Both men are persuasive crowd-pullers. But in the end, were the issues raised in the Hulu Selangor campaign of any substance? And how relevant were they to constituents?
Weighing the choices
Certainly, the issues of justice, and good and corrupt-free governance that PKR raised are relevant to any citizen. But two years after PR was elected to run the Selangor government, some Hulu Selangor residents say not much in their daily life has changed. BN, meanwhile, has been trumpeting its 52 years of development achievements. As for long-term policies, it says a vote for BN is a vote for 1Malaysia and for Vision 2020.
Both sides have made campaign promises for the constituency, including to the Orang Asli who are usually sidelined and ignored. The promises and goodies clearly show how a federal opposition party in power at state level can be no different from the ruling party in wooing voters with state resources.
Still, it will take more than a new highway interchange, drainage systems and one-off handouts to change the economic fortunes of ghost towns like Bukit Beruntung and Bukit Sentosa.
How about the candidates?
In terms of the candidates, BN newcomer P Kamalanathan added to his relative obscurity by refusing to take a stand on issues such as the Internal Security Act (ISA), affirmative action or broader national issues. PKR’s Zaid is a former Umno minister, a seasoned politician and lawyer. He is known as a principled man who resigned from the cabinet to protest the government’s use of the ISA, which allows for indefinite state detention without trial.
Kamalanathan, however, sparkled on the campaign trail, embracing voters warmly with an infectious enthusiasm. In contrast, Zaid was observed to be relatively detached.
Zaid’s admission to drinking alcohol and owning a race horse was targeted by BN campaigners. At the same time, Kamalanathan’s apparent kissing of Deputy Prime Minister Tan Sri Muhyiddin Yassin’s hand, defence of Perkasa, and dismissal of Hindraf were cited by PR as evidence that Kamalanathan was in Umno’s pocket.
Left to be seen
Yet, all these might be no more than the media’s chase for stories. Come polling day, there are other considerations as to how voters will vote.

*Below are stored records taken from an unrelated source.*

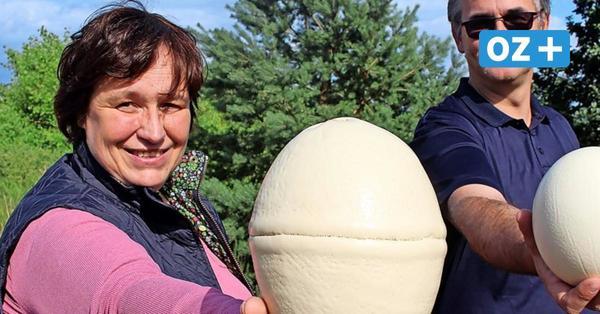 Ach du dickes Ei! Das ist das schwerste Ei eines Straußes auf der Usedomer Farm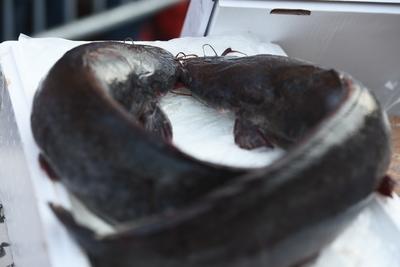 Новый рыбоводный комплекс построят в Солнечногорске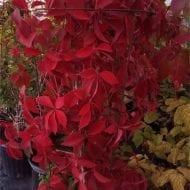 Reddish-pink leaved Virignia Creeper | Parthenocissus quinquefolia 'Murorum'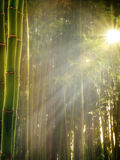 Early morning in the bamboo forest Royalty Free Stock Image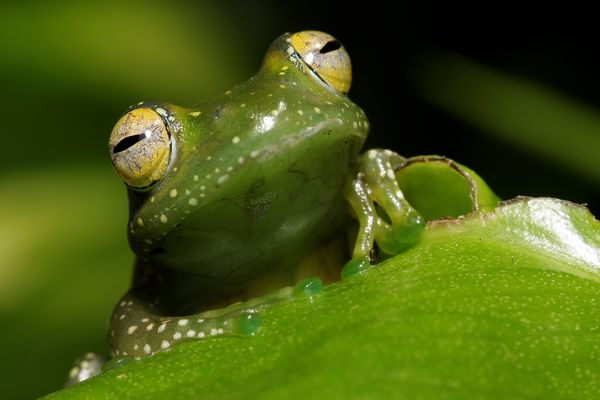 Boophis sibilens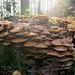 Geselliges Pilzleben am Waldboden
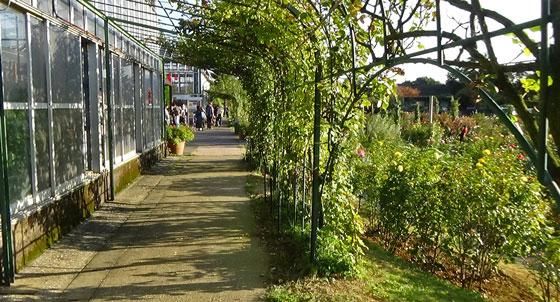 バラ園の秋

If the split voting mentality prevails, will the Umno faithful, who believed their party deserved the seat instead of MIC, vote against Kamalanathan? This will strengthen Umno’s claims to the seat in the next general election. Or will they support the MIC candidate now that it isn’t Palanivel? Will the fact that the prime minister is also Selangor Umno liaison chief influence their vote?

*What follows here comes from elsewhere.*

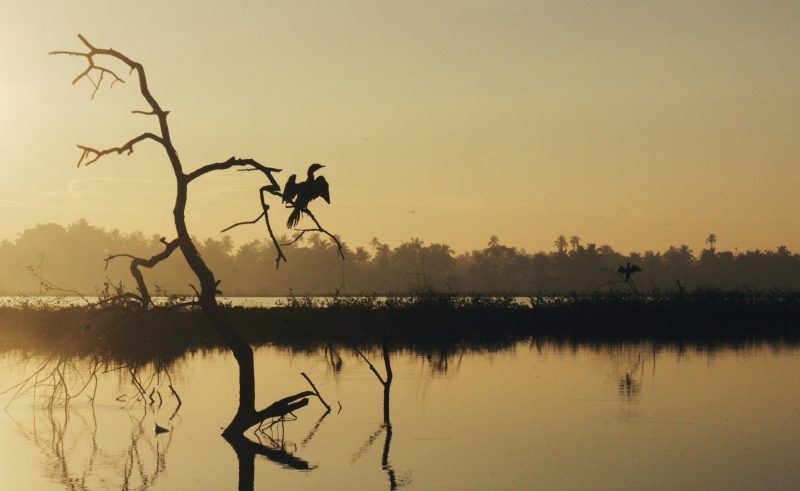 Birds on tree branch during the sunrise on Lake Vembanad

For the fence-sitters, will they believe the BN’s development promises, or PKR’s? Will voters be swayed by Kamalanathan’s friendliness or look past Zaid’s stiffness?

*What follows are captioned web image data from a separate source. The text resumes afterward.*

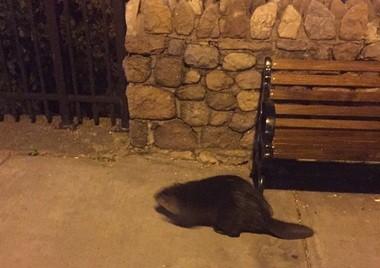 The beaver wasn't aggressive.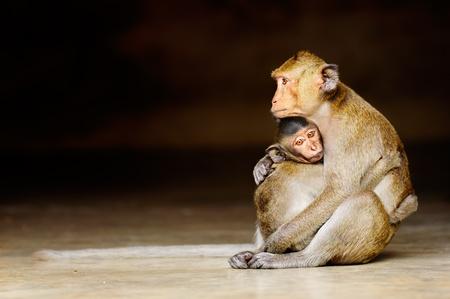 b�b� singe: B�b� singe avec m�re dans le temple de Tha�lande.
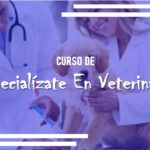 Especialízate En Veterinaria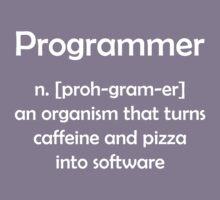 Programmer definition Kids Clothes
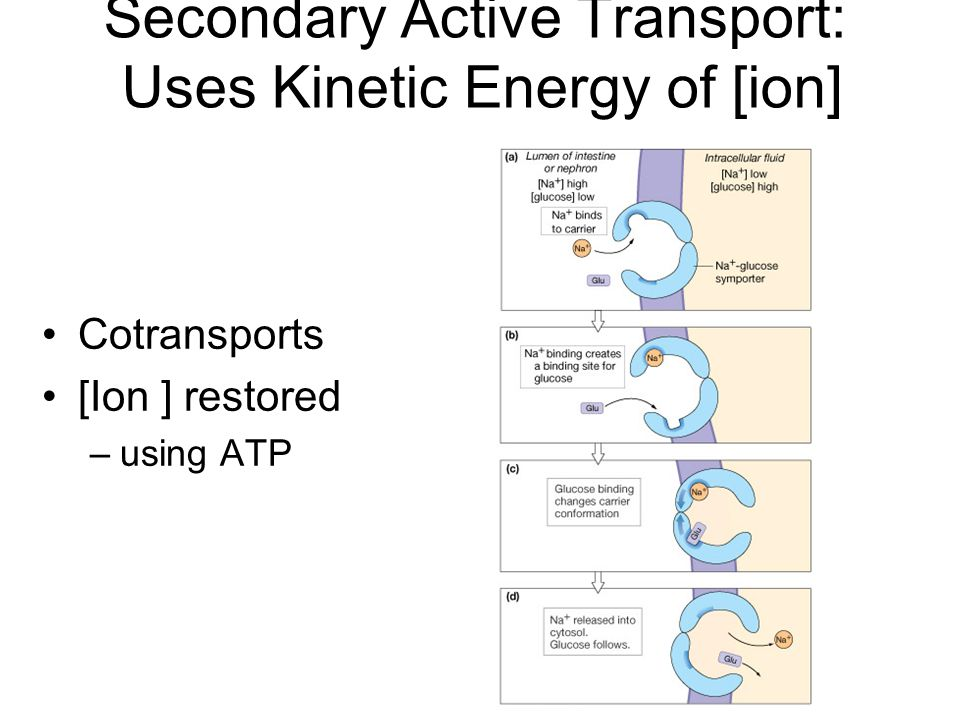 Secondary Active Transport: Uses Kinetic Energy of [ion]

PKR won Hulu Selangor with a slim majority of 198 votes in 2008. Barring any other tactics in the hours before polling tomorrow, a razor-thin margin is again possible whichever side wins.
For who knows the minds of voters? Unfortunately for Malaysian democracy, what seems likely from the past week’s campaign is that the rural majority will vote less on principles, and more on sentiments and promises.